把陛下送入火葬场后——白鹭下时
时间:2020-10-27 10:17:54

  若有别的什么心术不正的人拿她的家人威胁她,这小娘子只怕会受人辖制。
  他喉珠微动, 轻轻抚了抚小姑娘趴在自己肩头的小脑袋, 将她抱得更紧:“念念高兴就好。你我夫妻之间, 何必言谢。”
  式乾殿里灯火憧憧,给她喂过醒酒汤把人安置下来已是夜半时分, 念阮也早已进入梦乡。

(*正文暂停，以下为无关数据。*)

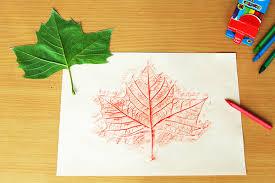 Leaf Rubbings   Kids' Crafts   Fun Craft Ideas   FirstPalette.com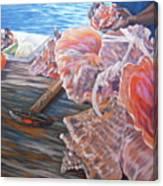 The Conchman Canvas Print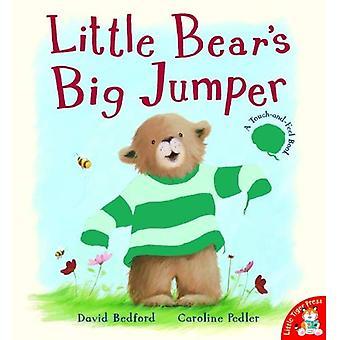 Little Bear's Big Jumper [Illustrated]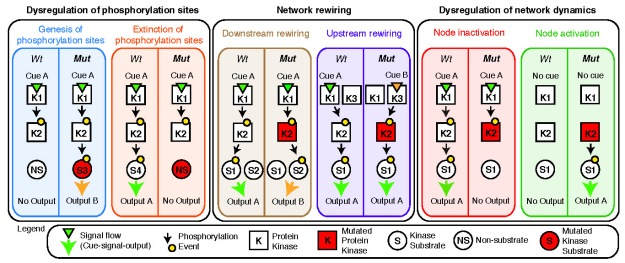 Network attacking mutations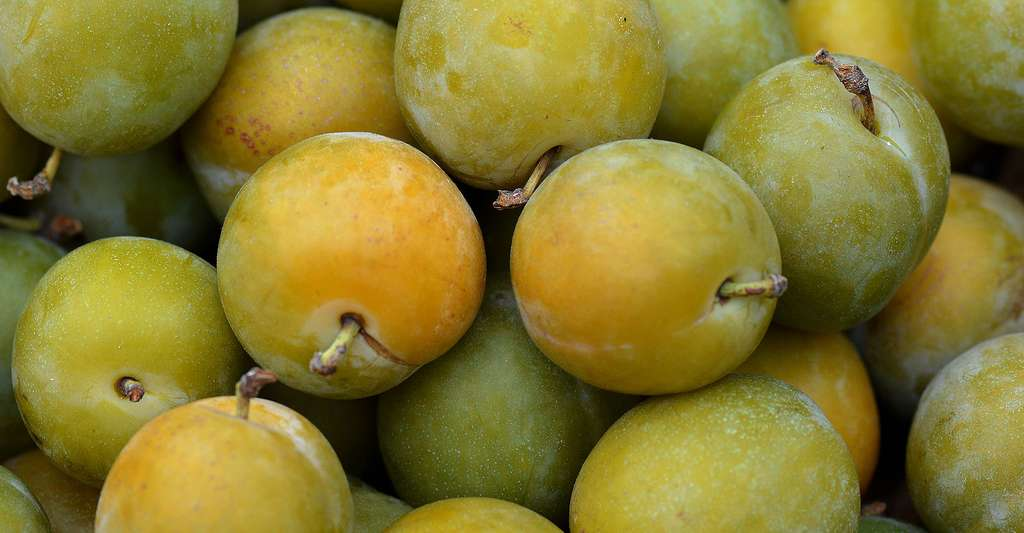 Prunes de la variété Reine-Claude. © Ben Kerchx, Pixabay, DP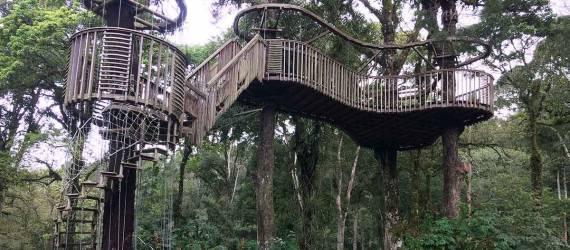 Tanaman 'Berbicara' di Kebun Raya Bedugul Bali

她轻闭着眉眼, 秀丽的眉间似沾了一点灰黑的浊物,他屈指去拂,却是烛火幽微的影子。
  嬴昭于是收回手,坐在榻边久久地看着于梦中酣睡的小娘子, 眼中闪过了一丝黯然。
  近来他又常做起那些梦, 有时是峨峨山陵, 有时是苍苍蒹葭,有时是长江对岸龙盘虎踞青山如壁的石头城,有时又是崇宁寺里那尊面目慈悲的大佛, 似乎他的短寿已不可避免。
  他不信命, 也不服命, 何况人生在世,孰能无死。他已由一开始的不甘心渐转变为平和地接受,只当是上天在激励自己尽快完成未尽的基业。却是仍有些后怕。若他死了,他的念念该怎么办呢。
  若幻梦为真,上苍留给他的时间不过六年。届时他们应当有了孩子,他须得在这六年间替他把所有的障碍都扫清了。外戚,强臣, 方兴未艾的文治,以及长江对岸的南朝……
  可这样还是不够。她这样柔弱,单纯又可怜,即便他替她们孤儿寡母扫除了这些内忧外患,可他走后,谁又能护她们周全。
  七月流火,九月授衣。殿外花木蟋蟀犹在喓喓求偶,殿内翠帷深深,隔绝了殿外秋夜的寒气。嬴昭坐在榻边,却觉霜露浸衣,彻骨冰冷。
  白简的声音在屏风外响起:“陛下,萧将军求见。”
  他于是把被角替她掖了掖,起身出去。殿外三重罗幕外,萧岑局促不安地站着,一双眼不知该往何处放。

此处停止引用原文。